Alek’s Rule of Clarity states that a paper is not clear unless someone who you haven’t already told all about the problem has read it and could understand it.
A final comment or two on writing papers which I hope my future self will read before the next time he writes a paper.
It’s really important to have good organization. Optimal lemma length is like one page. If a proof starts to get longer than that it’s really hard to keep it all in memory.
Splitting description into named paragraphs is a good idea. In the future I prefer avoiding the “3 lemmas nested in a theorem” style and going for the first prove 3 lemmas and then derive the theorem style. Within a proof you should start with a statement of the plan for the proof, and then at every paragraph it should be clear how you are advancing the plan.

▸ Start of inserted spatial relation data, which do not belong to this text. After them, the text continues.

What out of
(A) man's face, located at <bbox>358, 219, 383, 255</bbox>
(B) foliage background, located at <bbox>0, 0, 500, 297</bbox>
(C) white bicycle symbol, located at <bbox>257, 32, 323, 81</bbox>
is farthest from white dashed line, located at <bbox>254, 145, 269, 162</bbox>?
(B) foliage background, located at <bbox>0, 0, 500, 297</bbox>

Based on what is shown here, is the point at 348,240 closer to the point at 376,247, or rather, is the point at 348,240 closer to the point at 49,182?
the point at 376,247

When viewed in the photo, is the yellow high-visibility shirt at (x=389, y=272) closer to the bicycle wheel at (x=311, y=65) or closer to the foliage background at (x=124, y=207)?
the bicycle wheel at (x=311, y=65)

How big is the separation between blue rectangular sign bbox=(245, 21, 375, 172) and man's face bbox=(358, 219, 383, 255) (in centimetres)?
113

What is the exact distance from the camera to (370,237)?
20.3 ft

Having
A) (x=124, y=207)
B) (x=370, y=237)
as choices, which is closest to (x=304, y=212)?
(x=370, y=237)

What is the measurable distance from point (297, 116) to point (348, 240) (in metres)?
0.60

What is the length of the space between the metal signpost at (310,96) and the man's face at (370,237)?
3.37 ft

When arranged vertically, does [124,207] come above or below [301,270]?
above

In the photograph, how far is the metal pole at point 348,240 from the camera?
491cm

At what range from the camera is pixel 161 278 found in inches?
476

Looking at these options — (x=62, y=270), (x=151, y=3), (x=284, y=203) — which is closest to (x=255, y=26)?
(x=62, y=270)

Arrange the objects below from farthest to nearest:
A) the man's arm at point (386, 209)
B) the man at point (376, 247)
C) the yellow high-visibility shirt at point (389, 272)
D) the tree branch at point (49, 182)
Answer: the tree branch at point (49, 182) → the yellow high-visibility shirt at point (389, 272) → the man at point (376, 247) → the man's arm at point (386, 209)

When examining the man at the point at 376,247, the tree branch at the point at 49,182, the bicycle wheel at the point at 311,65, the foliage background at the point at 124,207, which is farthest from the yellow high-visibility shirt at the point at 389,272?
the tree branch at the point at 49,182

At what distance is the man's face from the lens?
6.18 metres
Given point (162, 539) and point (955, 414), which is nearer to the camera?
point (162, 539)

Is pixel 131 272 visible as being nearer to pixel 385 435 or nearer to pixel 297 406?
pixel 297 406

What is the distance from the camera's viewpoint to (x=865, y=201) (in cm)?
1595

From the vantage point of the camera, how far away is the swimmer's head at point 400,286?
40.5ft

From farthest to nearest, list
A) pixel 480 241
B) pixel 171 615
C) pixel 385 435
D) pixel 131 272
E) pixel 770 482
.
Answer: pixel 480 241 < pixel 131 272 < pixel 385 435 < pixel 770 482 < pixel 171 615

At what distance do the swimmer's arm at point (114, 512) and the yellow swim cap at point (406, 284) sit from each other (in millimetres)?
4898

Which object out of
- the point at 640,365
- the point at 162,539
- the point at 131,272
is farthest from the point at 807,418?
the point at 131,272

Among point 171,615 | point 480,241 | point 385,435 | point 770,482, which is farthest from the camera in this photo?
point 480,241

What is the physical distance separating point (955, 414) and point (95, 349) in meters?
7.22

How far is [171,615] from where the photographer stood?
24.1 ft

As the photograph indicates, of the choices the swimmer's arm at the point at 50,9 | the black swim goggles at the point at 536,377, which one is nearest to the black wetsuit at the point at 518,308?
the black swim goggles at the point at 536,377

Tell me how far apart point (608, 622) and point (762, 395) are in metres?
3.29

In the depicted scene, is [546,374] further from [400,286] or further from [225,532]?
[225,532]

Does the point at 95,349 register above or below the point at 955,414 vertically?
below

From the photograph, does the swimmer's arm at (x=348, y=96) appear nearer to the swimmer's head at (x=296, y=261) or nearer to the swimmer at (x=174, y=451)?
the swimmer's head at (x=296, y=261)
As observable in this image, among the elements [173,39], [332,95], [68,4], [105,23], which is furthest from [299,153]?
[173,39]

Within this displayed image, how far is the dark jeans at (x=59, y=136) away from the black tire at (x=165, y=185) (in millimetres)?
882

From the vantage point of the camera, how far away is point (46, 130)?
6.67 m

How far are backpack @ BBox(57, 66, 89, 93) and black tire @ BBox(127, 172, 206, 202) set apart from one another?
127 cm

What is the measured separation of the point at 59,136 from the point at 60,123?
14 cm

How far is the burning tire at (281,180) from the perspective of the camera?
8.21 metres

So this has actually ended up being a rather long bblog post. And I’m sure it contains some mistakes. And it maybe not super well-organized. Luckily I’m not publishing it in a journal. In the blog medium I don’t have a promise to the reader to have achieved any of these things. In fact, maybe the opposite: I promise this blog post contains errors and was just writen stream-of-conciousness and then never editted.
But anyways maybe the key points are as follows:
- Editting a paper to be true is a vital part of doing research.
- Editting a paper results in clearer simpler ideas.
- Editting a paper makes it so that other people (including future you!) can read your paper.
- In a well organized paper it is clear how the logic flows (this serves to illuminate potential flaws in the logic).
- Check edge cases. Run the argument on simple examples. At each line ask “is this really true?” and actually check.
- Have a separate “error-finding” mode where you assume the paper is false and try to find the error.
- Editting a paper makes something beautiful and helps you appreciate the results more.
Ultimately, you are finished writing a paper when you finally realize “ah it really is true”.